Mises Daily Articles
Liberalization of Airport Frisking: Federal versus Private Security Screeners
It may seem odd to associate an invasive, property-denying measure like frisking with the principles of the free market. There's little room for individual sovereignty when it comes to national security — at least that's how the government thinks and acts: we are guilty until proven innocent; individuals aren't rational enough to make decisions about their well-being, so government officials have to step in. This is how the United States has acted since the 9/11 attacks.
Is there an alternative to this Big Brother approach to managing homeland security? I think there is: private defense agencies offering competitive services on an open market.
Recently, an airport in Orlando, Florida, has announced that it is considering ditching the Transportation Security Administration (TSA), reviving the debate about whether or not it is appropriate to have a private company instead of the TSA screen passengers.
Should customers and markets dictate who attends to national-security needs? If you look at sensitive public-interest industries like transportation, quality security service can only be provided by those who are under market pressure and depend on a wide customer base for their survival.
In the aftermath of the 9/11 attacks, governments all over the world increased airport security. The US Congress, in a hasty overreaction to that tragic day, gave the job of screening passengers and luggage to a new federal agency, the TSA. This has led to a massive bureaucracy that has bloated the system and created more problems. The American taxpayers now pay for more than 50,000 airport security screeners. The TSA has also requested nearly $8 billion in funding for 2011. In spite of all these expenses, the quality of airport screening has declined, as the underwear-bomber incident has shown.
The TSA has a severe conflict of interest because it serves as both the aviation-security regulator and the provider of key security. Who's watching the watchmen? When it comes to baggage and passenger screening, the TSA is regulating itself. This is the same recipe for disaster found in every state monopoly: unaccountability and inflexibility. And as with any bureaucracy, the TSA's natural incentive is to hide errors and make itself look good.
Having federal screeners also fragments airport security: airport perimeters are managed by airports and not the TSA. This leads to security gaps that allow incidents like the Christmas bomber. In Europe, most airports have hired certified, private security firms to do their screening, making each airport responsible for every aspect of its own security.
Having the federal government in charge of security screening in airports also means that the taxpayers are stuck with much of the cost. A market-orientated strategy would have played out much better, with security fees on tickets and airline charges covering the complete cost of airport safety. This would mean that the service providers are paid by consumers and accountable to them alone. When this sort of accountability is no longer part of the equation, customer complaints skyrocket — as does the risk of dangerous mistakes.

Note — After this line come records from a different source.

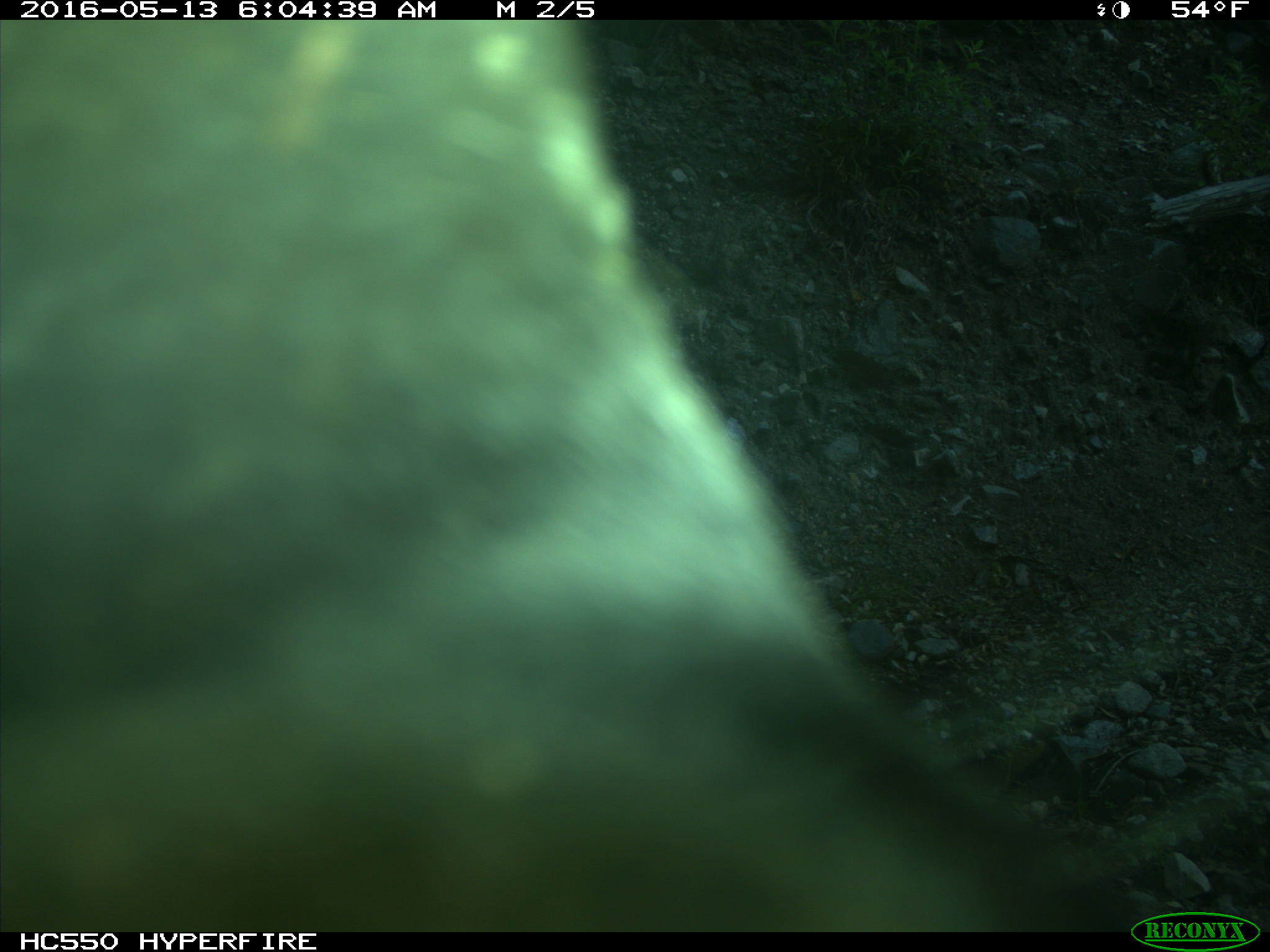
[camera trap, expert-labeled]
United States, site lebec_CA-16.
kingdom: Animalia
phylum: Chordata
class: Mammalia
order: Artiodactyla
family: Bovidae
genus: Bos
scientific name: Bos taurus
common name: domestic cow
Bos taurus (domestic cow).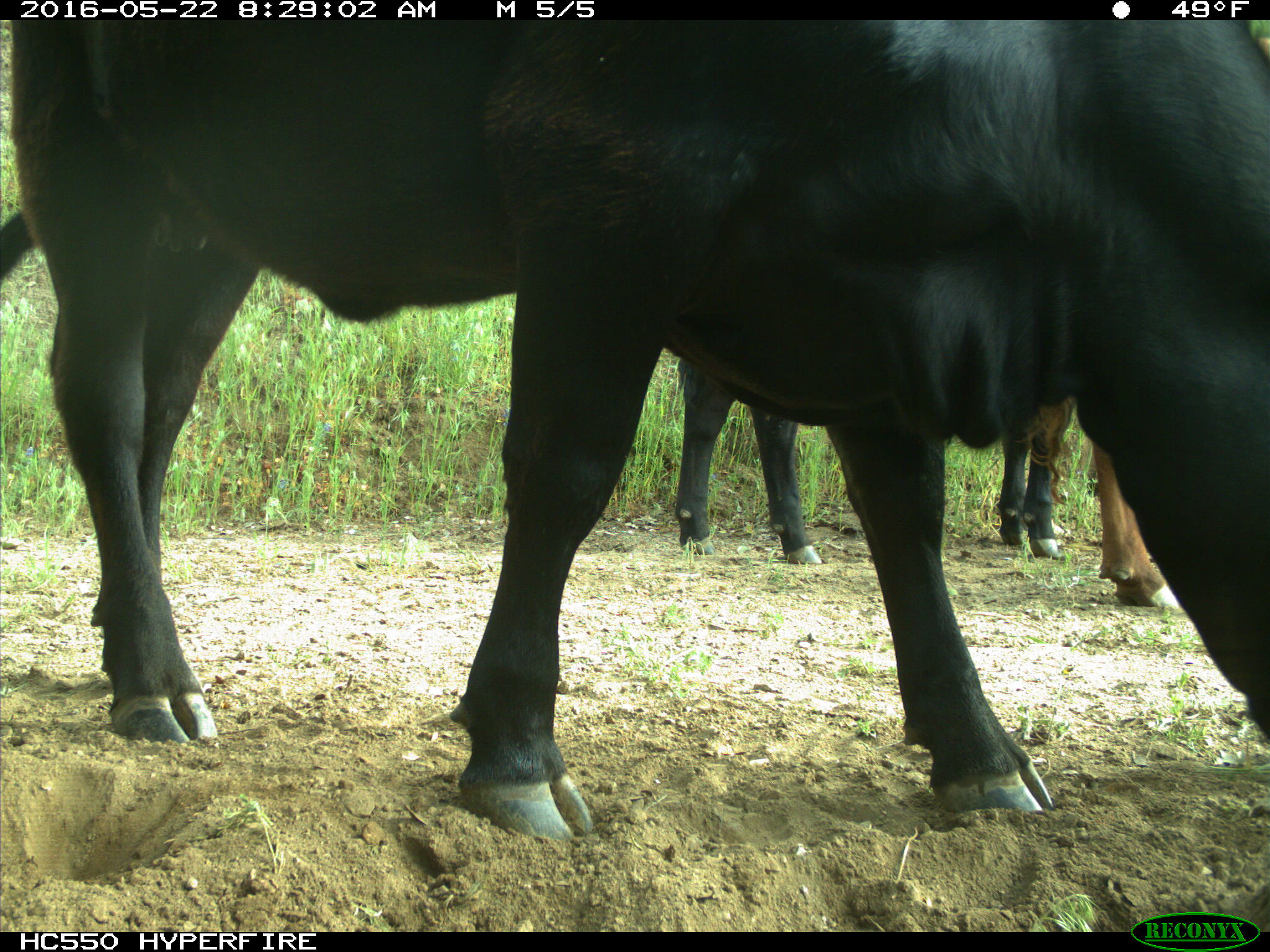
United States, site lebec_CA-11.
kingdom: Animalia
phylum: Chordata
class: Mammalia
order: Artiodactyla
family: Bovidae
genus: Bos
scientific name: Bos taurus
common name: domestic cow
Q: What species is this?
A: Bos taurus (domestic cow).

The recent pat-down controversy echoes such general discontent with TSA employees. Public opinion considers private screening companies to be far more responsive. If an individual is truly performing under par, a private company is able to react more swiftly than the federal government. With a private company, if something happens — say a weapon gets through — that employee is gone the next day. If you don't perform, you're out. It's not a job for life, as federal jobs sometimes seem to be.
So, how will private contractors improve security and keep the airport customer happy? First, private defense will decentralize security, which means letting each airport implement its own procedures, fitting its own needs, under loose government supervision. As Larry Dale, president of the Sanford Airport Authority in Orlando, told CNN, "Airports are unique … one size doesn't fit all."
Second, the cost of airport security should be paid by those who use airports — airlines and passengers. Like any other private and competitive enterprise, private screening companies are wired to consumer needs and demands. For example, in order to avoid overcrowding, private screeners can have more flexible staffing levels to meet an airport's varying needs. Unlike the federal government, they could expand their ranks when passenger loads triple during the summer and contract when fewer people are traveling in the winter. It's obvious that the ability to adjust the number of screeners quickly leads to more efficient screening and shorter waits, which translates into satisfied customers and safer flights.